You’ve got your questions. You’ve got your equipment. You’ve got your interview lined up. You’re all set. Except, how many times have you gone through this motion, only to find out later that you missed half the conversation because of a low-quality recording?
It’s okay. It happens to the best of us. Luckily, there are a number of things you can do to ensure that your next interview results in a crystal-clear recording, which in turn will get you much more accurate transcripts. We’ve put together a list of 10 simple things you can do before and during your interview to ensure the best possible sound quality of your recording:
- Get new equipment – That tape recorder you have. You know, the one you’ve been using for the past 10 years? Yeah, it’s high time you got a new one.

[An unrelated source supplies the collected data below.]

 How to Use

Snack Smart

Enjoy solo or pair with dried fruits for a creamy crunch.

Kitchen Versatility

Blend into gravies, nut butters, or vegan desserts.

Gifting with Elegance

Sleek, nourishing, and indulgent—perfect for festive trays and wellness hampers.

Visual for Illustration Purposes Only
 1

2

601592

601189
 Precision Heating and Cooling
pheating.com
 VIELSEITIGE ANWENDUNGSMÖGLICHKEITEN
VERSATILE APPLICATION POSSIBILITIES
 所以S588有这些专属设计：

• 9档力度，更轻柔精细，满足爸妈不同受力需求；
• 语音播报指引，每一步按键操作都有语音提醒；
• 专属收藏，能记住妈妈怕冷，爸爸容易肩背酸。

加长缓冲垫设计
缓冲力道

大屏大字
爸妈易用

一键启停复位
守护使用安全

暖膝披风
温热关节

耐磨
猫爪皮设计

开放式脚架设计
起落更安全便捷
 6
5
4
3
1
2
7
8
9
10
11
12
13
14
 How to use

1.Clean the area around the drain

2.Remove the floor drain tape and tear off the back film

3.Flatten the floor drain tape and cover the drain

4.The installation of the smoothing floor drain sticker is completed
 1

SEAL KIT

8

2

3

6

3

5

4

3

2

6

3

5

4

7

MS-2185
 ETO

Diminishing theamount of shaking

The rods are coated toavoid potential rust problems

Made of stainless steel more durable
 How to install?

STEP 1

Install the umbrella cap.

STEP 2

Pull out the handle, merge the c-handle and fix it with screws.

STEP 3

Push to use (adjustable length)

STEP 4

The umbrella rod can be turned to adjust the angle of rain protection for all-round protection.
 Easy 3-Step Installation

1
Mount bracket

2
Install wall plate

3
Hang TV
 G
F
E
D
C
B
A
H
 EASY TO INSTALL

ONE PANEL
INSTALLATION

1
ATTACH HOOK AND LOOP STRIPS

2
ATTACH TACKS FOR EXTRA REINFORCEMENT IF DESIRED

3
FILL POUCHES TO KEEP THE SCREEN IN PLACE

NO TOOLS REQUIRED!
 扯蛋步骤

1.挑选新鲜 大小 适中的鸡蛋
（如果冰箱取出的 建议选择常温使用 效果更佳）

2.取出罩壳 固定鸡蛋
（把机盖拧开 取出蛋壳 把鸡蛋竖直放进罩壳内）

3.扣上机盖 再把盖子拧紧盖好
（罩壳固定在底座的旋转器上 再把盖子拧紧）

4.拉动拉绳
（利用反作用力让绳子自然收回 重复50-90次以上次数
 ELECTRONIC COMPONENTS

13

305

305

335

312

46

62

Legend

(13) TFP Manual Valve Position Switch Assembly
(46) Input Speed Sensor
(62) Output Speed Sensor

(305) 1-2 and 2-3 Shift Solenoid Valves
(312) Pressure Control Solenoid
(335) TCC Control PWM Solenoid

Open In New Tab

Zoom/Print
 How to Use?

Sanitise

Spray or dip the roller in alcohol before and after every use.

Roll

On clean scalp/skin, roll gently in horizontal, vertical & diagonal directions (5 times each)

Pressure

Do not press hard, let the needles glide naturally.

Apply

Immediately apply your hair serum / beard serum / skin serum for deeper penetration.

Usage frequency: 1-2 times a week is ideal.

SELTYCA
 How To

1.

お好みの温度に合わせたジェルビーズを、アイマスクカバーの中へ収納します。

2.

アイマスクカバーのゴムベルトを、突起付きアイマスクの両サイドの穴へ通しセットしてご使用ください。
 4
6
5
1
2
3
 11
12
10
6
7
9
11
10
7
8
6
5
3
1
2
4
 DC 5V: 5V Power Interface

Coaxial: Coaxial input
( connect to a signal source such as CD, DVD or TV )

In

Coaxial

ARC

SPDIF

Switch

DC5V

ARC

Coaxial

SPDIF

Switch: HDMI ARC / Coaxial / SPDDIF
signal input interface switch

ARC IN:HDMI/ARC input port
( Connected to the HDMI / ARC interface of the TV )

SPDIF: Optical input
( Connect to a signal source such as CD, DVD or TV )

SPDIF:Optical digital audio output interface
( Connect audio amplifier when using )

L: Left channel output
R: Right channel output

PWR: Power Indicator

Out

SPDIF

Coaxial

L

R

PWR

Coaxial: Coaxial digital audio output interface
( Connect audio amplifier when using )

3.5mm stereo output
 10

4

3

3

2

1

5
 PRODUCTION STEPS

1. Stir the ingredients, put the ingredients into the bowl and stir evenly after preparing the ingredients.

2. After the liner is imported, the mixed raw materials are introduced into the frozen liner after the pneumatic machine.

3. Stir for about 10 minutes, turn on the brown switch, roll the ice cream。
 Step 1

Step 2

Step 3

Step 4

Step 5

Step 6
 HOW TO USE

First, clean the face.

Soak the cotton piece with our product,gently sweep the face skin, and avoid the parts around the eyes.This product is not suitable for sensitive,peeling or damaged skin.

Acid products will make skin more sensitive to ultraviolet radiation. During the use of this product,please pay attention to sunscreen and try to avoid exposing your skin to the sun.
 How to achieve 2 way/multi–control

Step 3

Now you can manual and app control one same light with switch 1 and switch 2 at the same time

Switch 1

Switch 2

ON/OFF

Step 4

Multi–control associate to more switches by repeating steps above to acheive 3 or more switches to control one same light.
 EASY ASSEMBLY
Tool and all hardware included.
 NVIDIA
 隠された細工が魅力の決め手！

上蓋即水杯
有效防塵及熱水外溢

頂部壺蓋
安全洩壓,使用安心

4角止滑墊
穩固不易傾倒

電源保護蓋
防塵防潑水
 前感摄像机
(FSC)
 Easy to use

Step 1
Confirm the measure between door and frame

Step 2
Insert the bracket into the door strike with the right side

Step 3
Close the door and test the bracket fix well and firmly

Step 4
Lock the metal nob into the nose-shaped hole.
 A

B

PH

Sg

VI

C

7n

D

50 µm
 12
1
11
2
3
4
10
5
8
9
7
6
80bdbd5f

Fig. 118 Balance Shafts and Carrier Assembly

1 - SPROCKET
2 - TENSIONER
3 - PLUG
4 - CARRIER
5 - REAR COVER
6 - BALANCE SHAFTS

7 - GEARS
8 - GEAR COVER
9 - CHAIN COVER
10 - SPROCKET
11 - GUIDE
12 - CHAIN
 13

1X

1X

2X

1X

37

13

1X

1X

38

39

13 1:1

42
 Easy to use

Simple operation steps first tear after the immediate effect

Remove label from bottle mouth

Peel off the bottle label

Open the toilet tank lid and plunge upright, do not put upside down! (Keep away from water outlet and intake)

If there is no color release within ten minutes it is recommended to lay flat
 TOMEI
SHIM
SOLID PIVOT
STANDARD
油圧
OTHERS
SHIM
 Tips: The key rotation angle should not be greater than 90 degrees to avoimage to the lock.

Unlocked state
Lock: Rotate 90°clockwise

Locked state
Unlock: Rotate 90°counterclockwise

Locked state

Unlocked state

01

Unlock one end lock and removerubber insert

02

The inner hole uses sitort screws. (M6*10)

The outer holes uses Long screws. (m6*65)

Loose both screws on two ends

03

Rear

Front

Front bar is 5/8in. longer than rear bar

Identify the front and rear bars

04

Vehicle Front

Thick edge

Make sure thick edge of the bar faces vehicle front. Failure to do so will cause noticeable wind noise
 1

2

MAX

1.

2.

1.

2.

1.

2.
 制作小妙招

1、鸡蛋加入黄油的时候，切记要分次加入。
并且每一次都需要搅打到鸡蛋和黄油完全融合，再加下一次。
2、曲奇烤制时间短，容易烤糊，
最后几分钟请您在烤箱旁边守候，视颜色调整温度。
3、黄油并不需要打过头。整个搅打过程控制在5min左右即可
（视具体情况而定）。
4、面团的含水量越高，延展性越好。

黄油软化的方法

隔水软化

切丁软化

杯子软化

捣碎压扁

Technology’s advanced tremendously and the newer professional systems are far improved.
- Invest in a microphone – An external microphone to attach to your recording equipment will just further improve the sound quality. If you’re interviewing multiple people, you may want to buy a few lapel mics, or a multi-directional microphone that you can place on the table in between everyone.
- Stay close to your subject – The farther away the microphone is from the person you’re interviewing, the softer the recording will be. So be sure to either have multiple microphones around the room, or move yours right up to the subject’s mouth after you ask your questions.
- Oil those chairs – Before you even start, make sure to check all chairs, tables and the floor area for squeaks! Nothing ruins a good recording like a constant chair squeak. During the interview, it may not sound that bad, but on playback, it can easily knock out crucial phrases or sentences.
- Name names – If you’re interviewing more than one person, unless they have extremely different voices (like a high-pitched woman’s voice and a very deep man’s voice), have every person state his or her name before answering any questions. It’s a good idea to start the interview simply by going around the room and having each person state their name. Then, before they answer any questions, have them repeat their name. This will save you so many headaches later on.
- Don’t record with your mouth full – Set a few rules before the interview starts to lessen extraneous sounds like eating and drinking. If it’s over lunch, it’s a good idea to eat first and record after. If someone takes a drink, be sure to stop talking while they’re drinking. Simply pause, and repeat the entire question when they’re finished.
- Sneezy, Coughy, Laughy – Chances are there’ll be some extraneous sounds during the interview. Someone will cough, sneeze or start laughing. You can’t stop any of that. But you can stop people from talking while that happens. Have them repeat anything they started to say when the noise dies down. It could be a good idea to have some tissues and cough drops nearby too, just in case.
- Close the windows – If you’re outside, you’re out of luck. But if you’re inside, close the windows. You don’t want to chance any unplanned background noises popping up like lawn mowers, car horns, pets, airplanes, etc.
- Mute your phone – Put your cell phone on vibrate, or better yet, turn it off completely. Try to get your interviewee to do the same. Besides knocking out sound quality during the interview, your subject may be tempted to answer the phone and thus derail the interview.
- Testing 1…2…3 – You should always test your equipment before starting. Set it up exactly as you will for the real interview, then practice with a coworker or friend. Talk for a good minute or two, then play it back to make sure you can hear exactly how it’s going to come out. To really be sure, record for a full five minutes and then play it back to someone who wasn’t even in the room at all. Their assessment will tell you if the quality is up to snuff.